## What you will do
1. In the film article, condense the paragraph beginning "The Holocaust Experience moves between" into a short bulleted list that keeps its main facts.
2. Write out the stretch of the film article from "The Holocaust Experience is" through "industry of remembrance.".

## Reading passage
---*---

- Directed by: Oeke Hoogendijk
- Release date: 2003;
- Running time: 50 minutes
- Language: English

= The Holocaust Experience =

The Holocaust Experience is a 2003 documentary by Oeke Hoogendijk that takes a serious, slightly critical, look at Holocaust museums around the globe. The film asks where the line between remembering the genocide and exploiting the dead lies and if it's already been crossed.

==Summary==
Putting Holocaust victims' hair on display became a controversial exhibit for the United States Holocaust Museum, when survivors protested that the display would be an exploitation of those who had died. The Holocaust Experience looks at this and other moral questions surrounding what has become an industry of remembrance.

Sixty years after the Holocaust, survivors are dying and concentration camp infrastructure is beginning to decay. Deliberate efforts must be made in order to preserve the past. Few would argue the importance of remembering; but is there something wrong with learning about the Holocaust through blockbuster films, or with hopping off a tour bus, in fanny pack and sunscreen, into a concentration camp?

The Holocaust Experience moves between the noisy, hyper-realistic Holocaust museums in America and the decaying ruins of Auschwitz to quietly critique the role of both as proper memorials. At the Holocaust Museum in Washington D.C., animated tour guides give rehearsed speeches that try to both shock and entertain their groups, while in Poland, tourists arrive at Auschwitz on buses with "Kraków Tours" painted on the side, and pose for pictures at the entrance gate, below the notorious sign reading "Arbeit Macht Frei" (work makes you free).

---*---

## Information
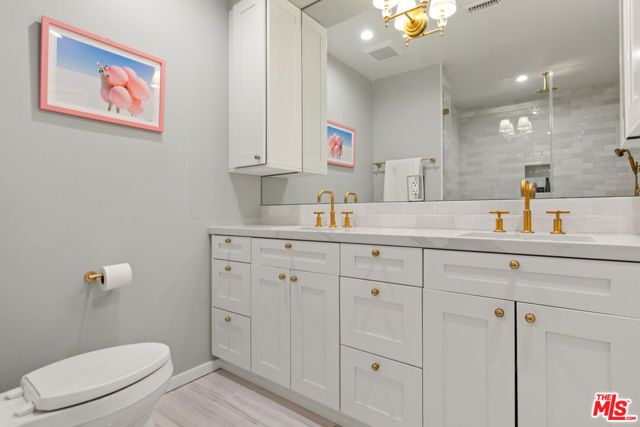 7250 FRANKLIN Avenue 616, Los Angeles, CA 90046
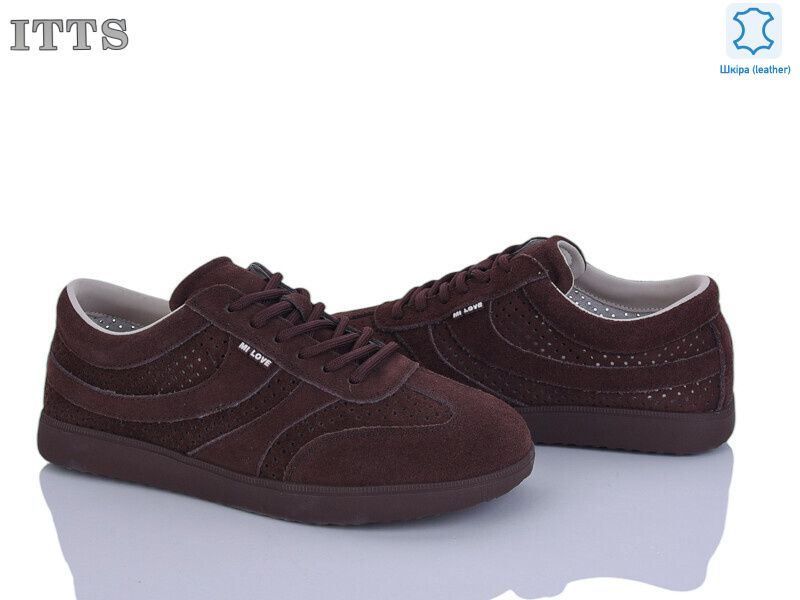 P02-5, 6 (36-41), <strong>22</strong>, літо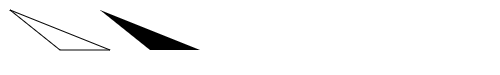 HTML5 Canvas ·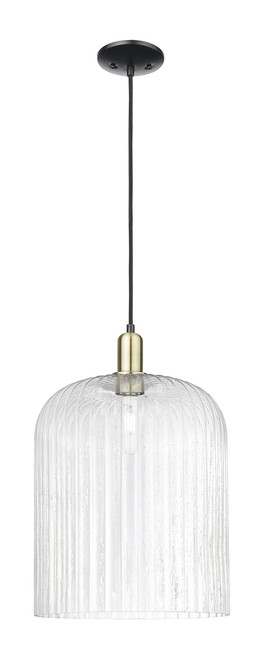 716-1P-BAB-G559-12SDY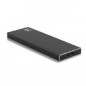 Carcasa ewent ew7023 para ssd m.2  - usb 3.1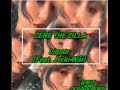 ZENE THE ZILLA - Liqour (Feat. Jvcki Wai)(๊ฐ์ฌ์๋ง)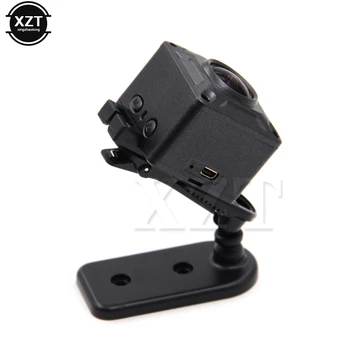

High Quality Portable X2 Mini Camera Driving Recording Wide Angle X2 Mini DV Camera Full HD 1080P Micro Camera Mini DVR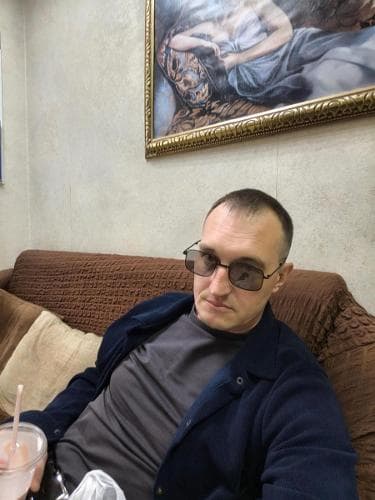 Дмитрий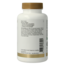Golden Naturals GABA 1000 mg 60 comprimidos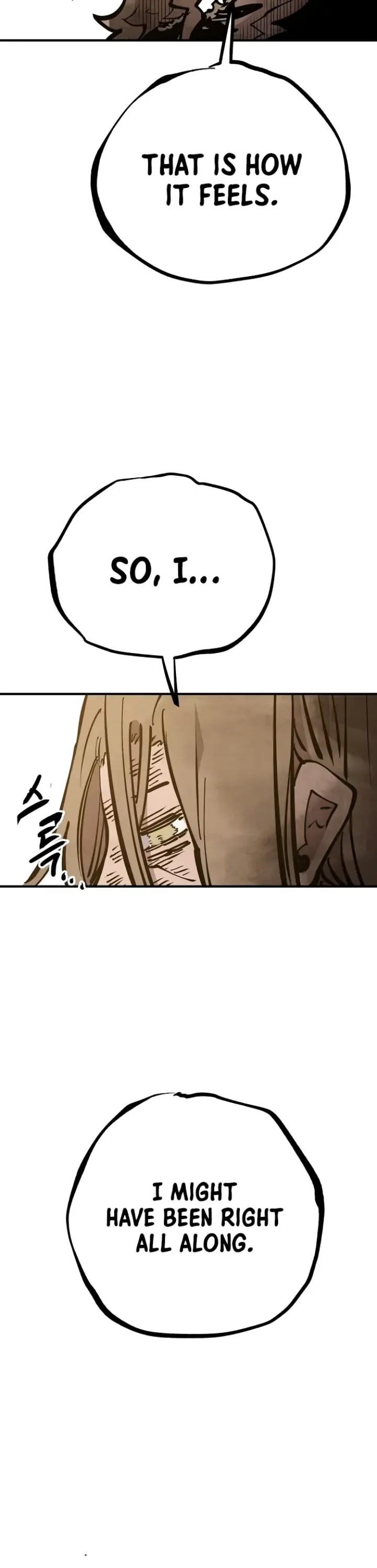 Player Chapter 148 - Page 22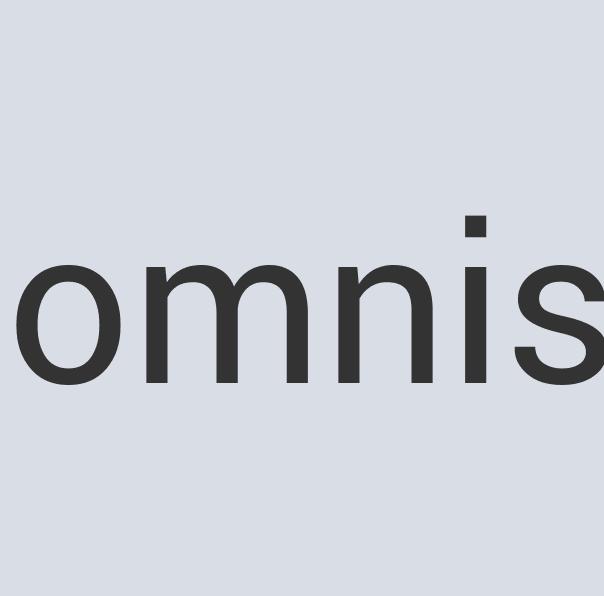 Practical Rubber eBreeze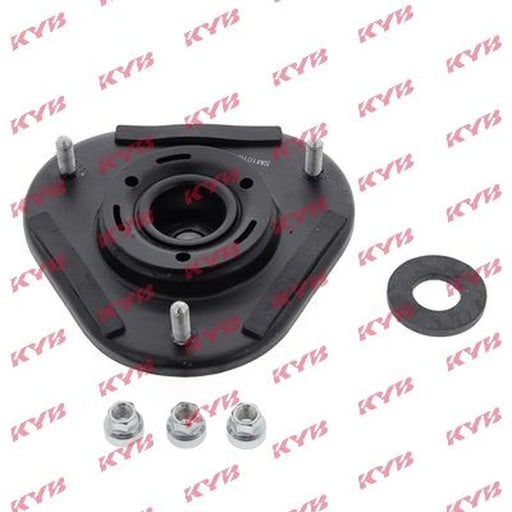 KYB Front Repair Kit Suspension Strut Support Mount SM1010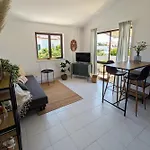 Vivenda Josil - Private Pool 1km To & Centre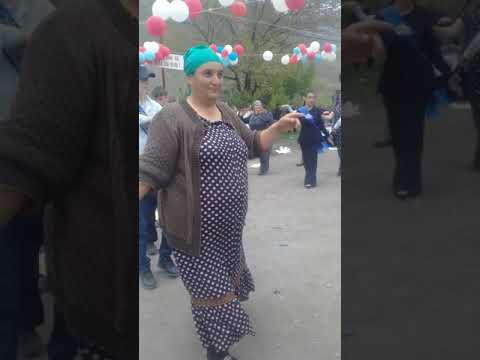 Видео: Цудикская СОШ последний звонок 2019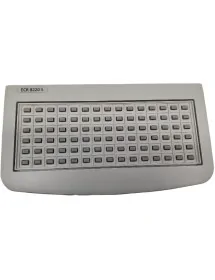 copy of Clavier de caisse...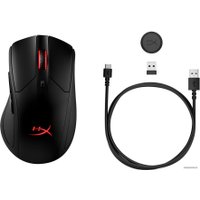 Игровая мышь HyperX Pulsefire Dart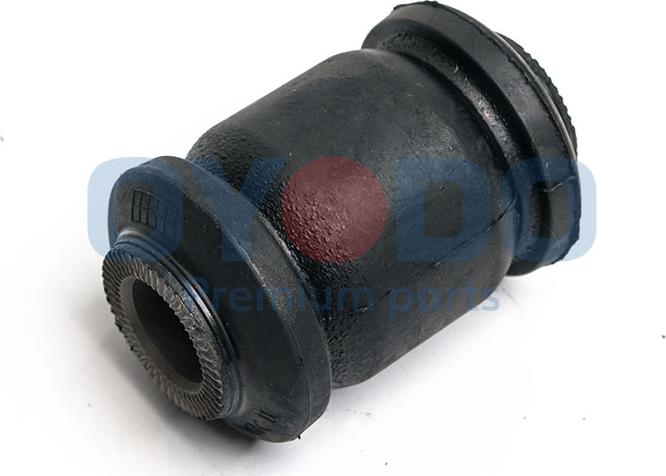 Oyodo 40Z2067A-OYO - Suspension, bras de liaison droxauto.com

---*---

## Answers by item number
1.
- The film moves between loud, hyper-realistic Holocaust museums in America and the decaying ruins of Auschwitz, quietly questioning whether either is a proper memorial.
- At the Holocaust Museum in Washington D.C., animated tour guides give rehearsed speeches meant to shock and entertain their groups.
- In Poland, tourists reach Auschwitz on buses painted with "Kraków Tours" and pose for photos at the entrance gate beneath the "Arbeit Macht Frei" (work makes you free) sign.

2.
The Holocaust Experience is a 2003 documentary by Oeke Hoogendijk that takes a serious, slightly critical, look at Holocaust museums around the globe. The film asks where the line between remembering the genocide and exploiting the dead lies and if it's already been crossed.

==Summary==
Putting Holocaust victims' hair on display became a controversial exhibit for the United States Holocaust Museum, when survivors protested that the display would be an exploitation of those who had died. The Holocaust Experience looks at this and other moral questions surrounding what has become an industry of remembrance.